但他的幻想僅僅維持了一個晚上,六月二十九日的清晨,便在劉延慶把守的南城之外,他看見一個遼人身著白衫,身上沒帶任何兵器,單騎馳至城下,朝著城頭喊話,要求進城面見姚兕!
劉延慶一面止住打算往城下射箭的部下,一面連忙著人向姚兕請示,得到允許之後,才放下一隻吊籃,將這個遼人吊進城中。
「我是為兩朝百姓而來!」這個使者一上城頭,便用一口流利的汴京官話,如此宣稱。
不消說,這是個劉延慶心裡非常讚賞的使命。
雖然他還是戴上了一張面具,旁人絕難從他冷冰冰卻又不失禮貌的臉上看出他對於這個使者的態度。按著姚兕的命令,他親自護送著這個契丹使者,前往靜安縣衙。

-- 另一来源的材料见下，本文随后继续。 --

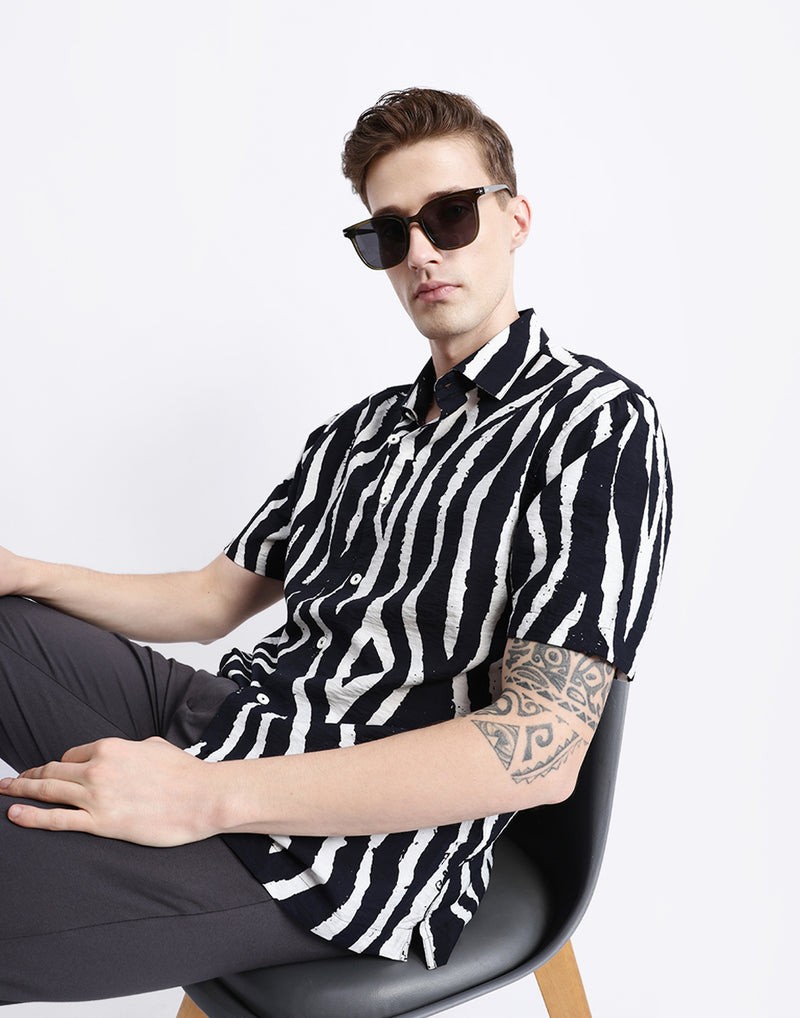 ABSTRACT PRINT HALF SLEEVES SHIRT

他知道姚兕的行轅本不在靜安縣衙,此時只不是為了要接見遼使,不得不選一處較氣派的地方,一時之間,人馬調動難免需要時間,因此他故意不緊不慢的走著,為怕被遼使覷出城中虛實,又寧可多繞道路,也要挑著破壞不大的街道行走。
這麼著花了好一陣功夫,他才終於將遼使送至靜安縣衙,他到達之時,遠遠便望見縣衙內外,一隊隊虎背熊腰的將士,挎劍持戈,盛陳兵甲,一片肅殺之氣,心知姚兕必已準備妥當,這才放下心來,伸手請遼使下了馬,步行進縣衙。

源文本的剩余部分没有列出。